Mama kissed the top of my head. “You’re like your father,” she said gently. “You never know what to do with your emotions.”
Papa strode to the doorway, stomping the mud off his boots on the large flat stone in front of the back door. “Ready?” he said, his voice gruff.
I nodded silently.
“No!” Ernesta cried
in overexaggerated anguish. She threw her arms around me, dramatic as always, but it was Mama’s soft farewell that broke my heart. I gently pried myself away from them as Papa turned silently back to the mule cart. He already had the reins in his hands as I climbed up to sit beside him, and before I was settled, he clucked his tongue, and our mule, Jojo, lumbered toward the road.
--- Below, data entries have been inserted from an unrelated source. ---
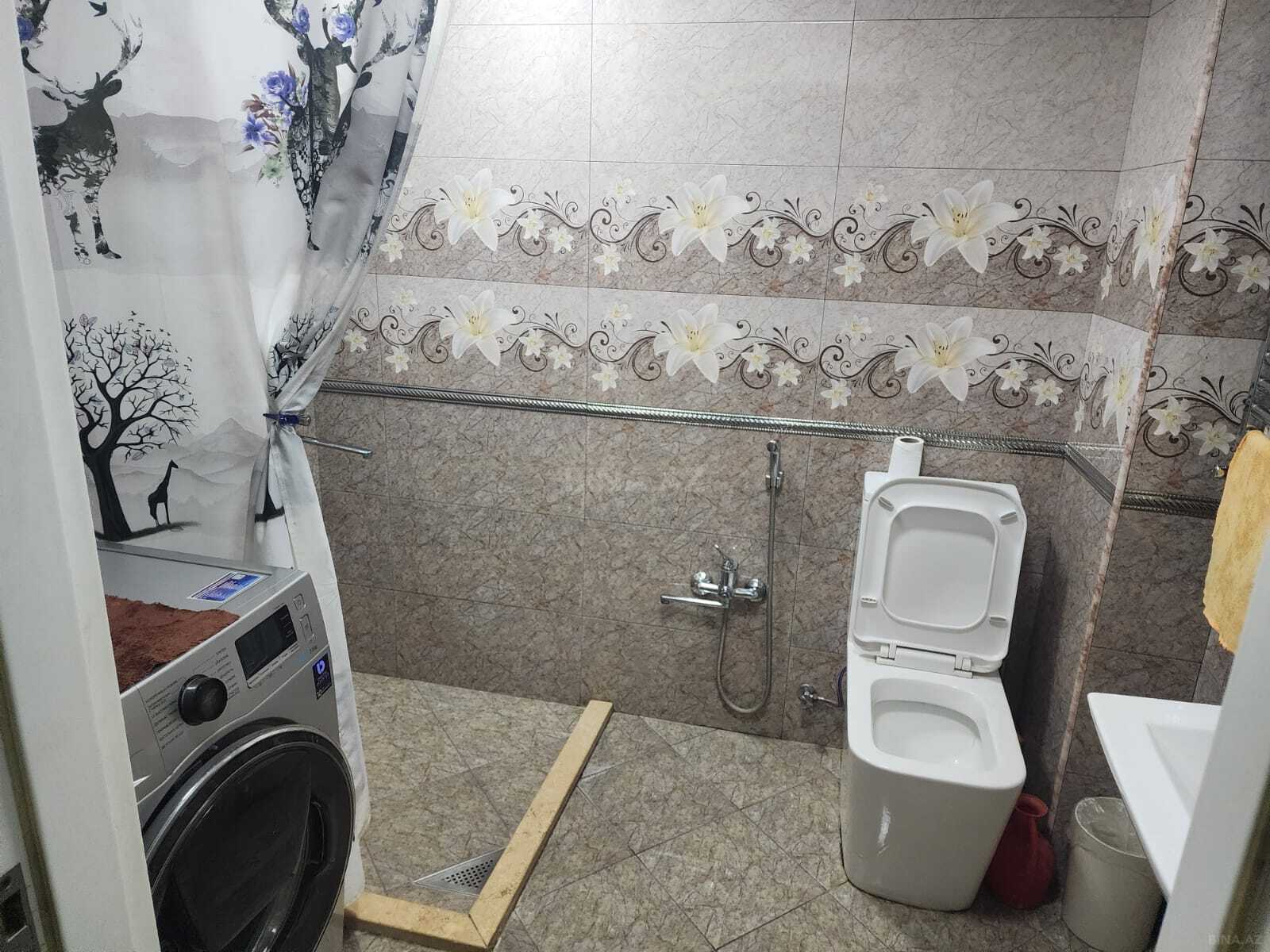 2 otaqlı Yeni tikili, Masazır q., Bakı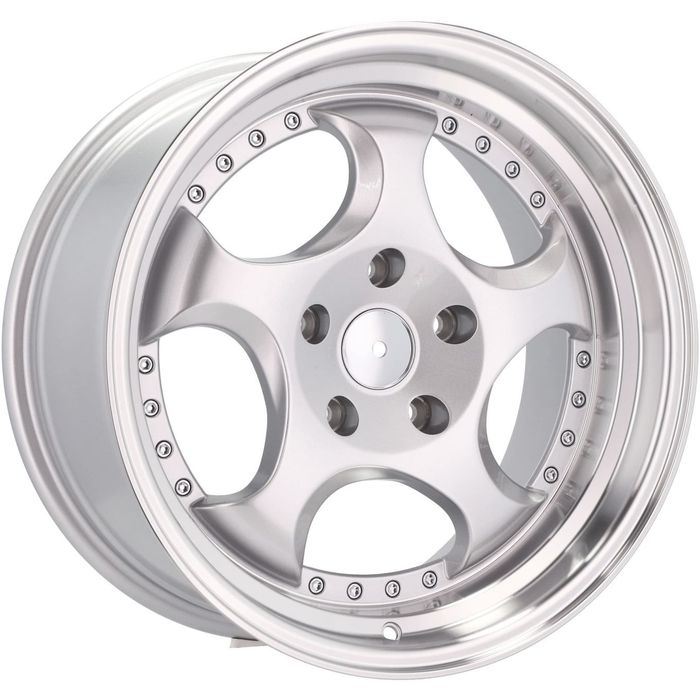 4x Felgi 17 m.in. do BMW 3 e36 5 e34 e39 e60 e61 6 e63 e64 7 e32 e38 e65 e66 e67 e68 - L2384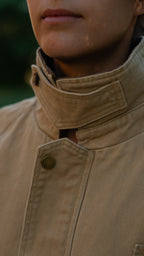 Veste LISA kaki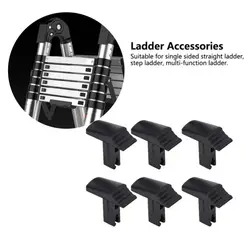 6Pcs High Quality Switch Replacement Plastic Universal Construction Instrument Telescopic Ladder Ladder Parts Switch Lift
My hand moved nervously to my hip bag. I fingered the cloth, identifying each item by its feel through the coarse material. My pen set, a gift from Nessie. Wrapped bread, from Mama. An old alchemy book, the binding cracked. I’d found it on one of Papa’s many bookshelves. It was handwritten, part journal, part guide. My great-grandmother had died when I was less than a year old, but she’d been a potion maker for the village and kept all her notes inside this book. She passed it on to my grandmother, who’d given it to my father, who’d tucked it on a shelf and forgotten about it. I’d come across it three years ago, and soon after, I started dreaming of becoming an alchemist, using the herbs and techniques my great-grandmother detailed in order to help heal others.
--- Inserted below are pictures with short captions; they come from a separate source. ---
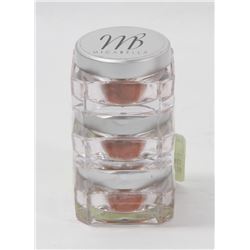 THREE NEW MICABELLA SIERRA SUEDE MB-4 MINERAL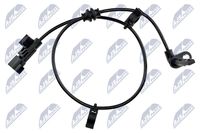 NTY HCAPL011 - Sensor, revoluciones de la rueda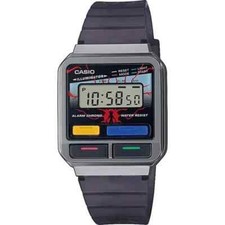 CASIO VINTAGE STRANGER THINGS A120WEST-1A BNIB#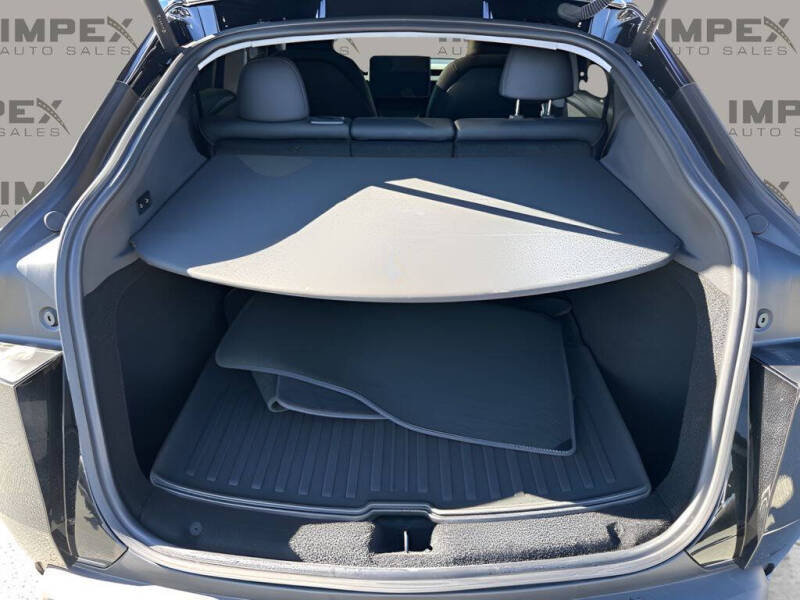 2026 Tesla Model Y Long Range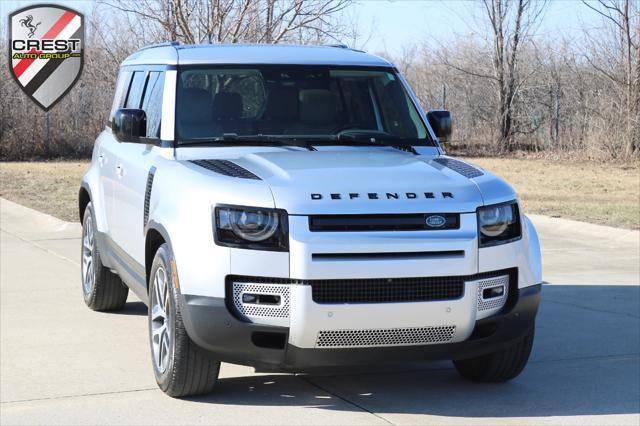 used 2020 Land Rover Defender car, priced at $42,900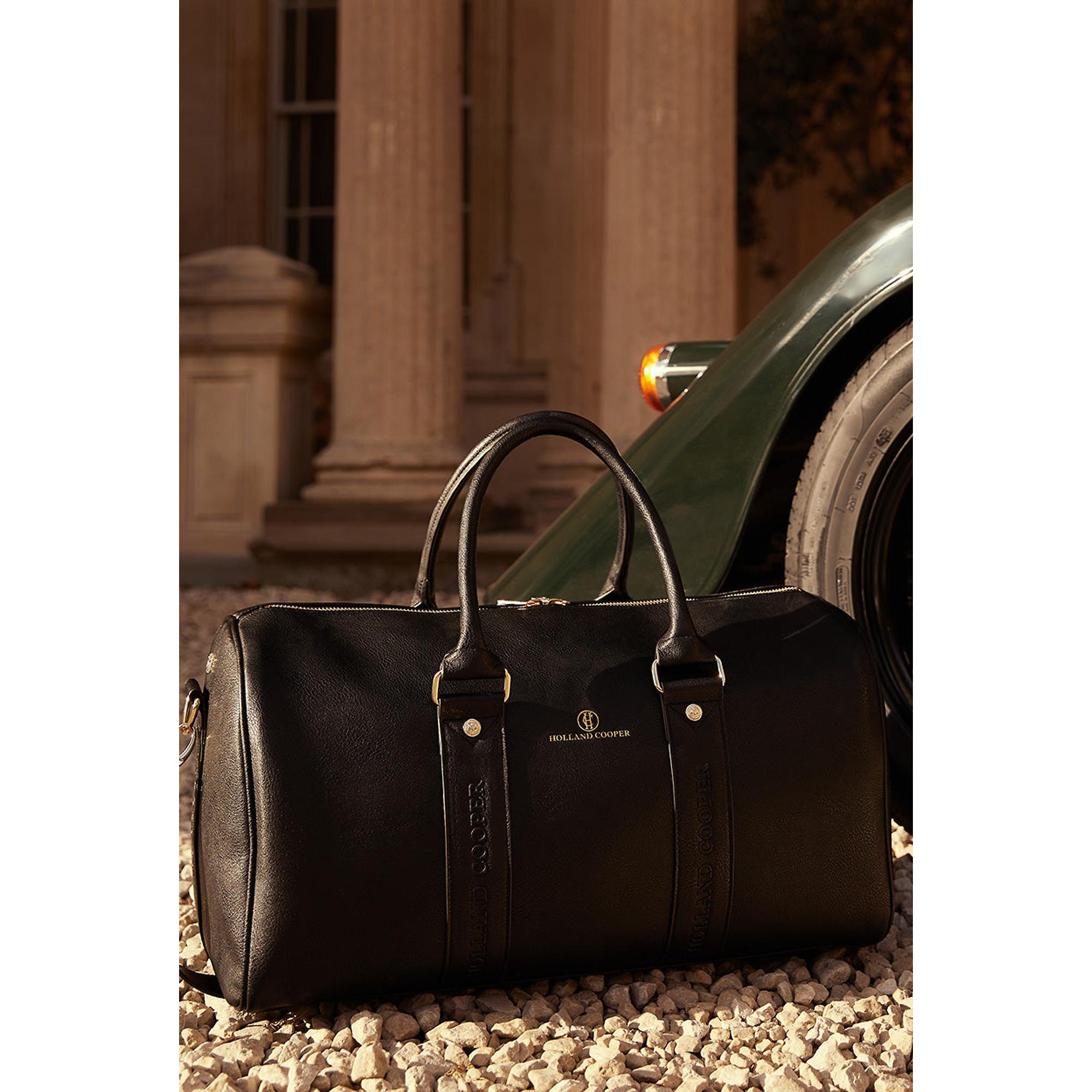 Product image 2 of 9 of Holland Cooper Women's Regency Holdall - Black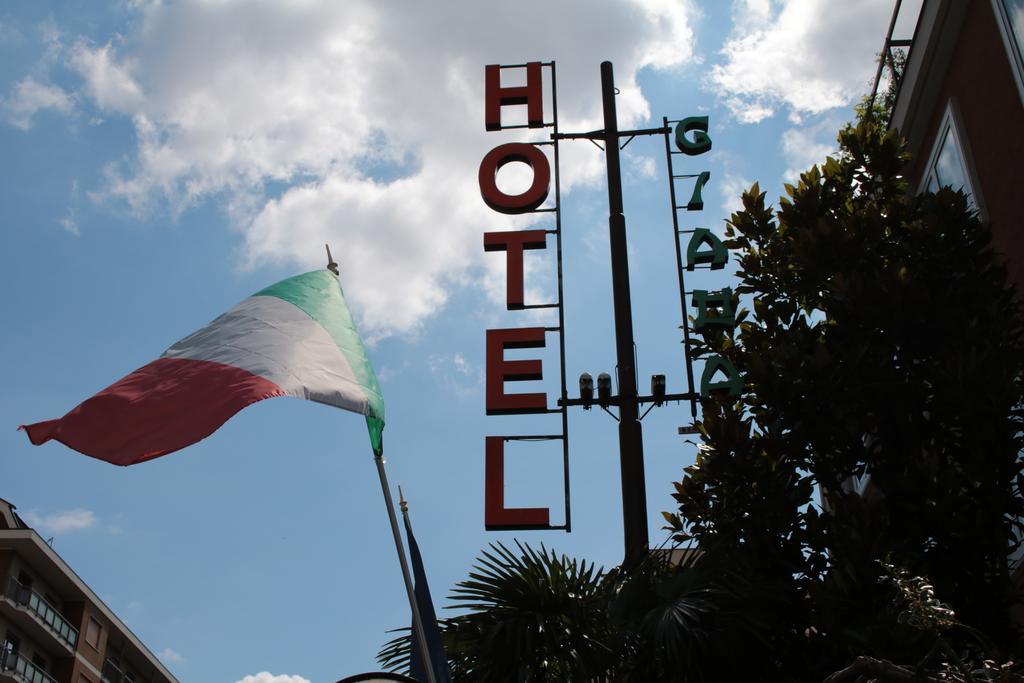 Hotel Giada Turín Exteriér fotografie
There was only one main road in the north, curving around the center of Lunar Island’s top arm, with dozens of little villages blossoming along the edge. Our village was beyond the carmellina gate. When we passed the church hall, Papa touched the three-knotted cord he wore around his neck. After a moment, I did the same.
Papa made his living traveling up and down this main road, stopping in every small village to distribute books and messages. When I was little, I thought I might join his trade, eventually getting a book cart of my own. Like him, I’d journey from village to village, passing out stories for others to read and meeting new and interesting people. Nessie never wanted anything more than to stay in our village and flirt with the same people we’d gone to school with, but I knew I wanted more. I wanted something bigger. I’d told myself that just going past the carmellina gate, just following in my father’s footsteps would be enough. I’d tried to believe that.
It was Papa who told me I should read the books instead of sell them; it was he who first encouraged me to apply to Yūgen Academy, saying I’d taught myself more than that school could anyway, so I might as well show up and take the alchemical robes.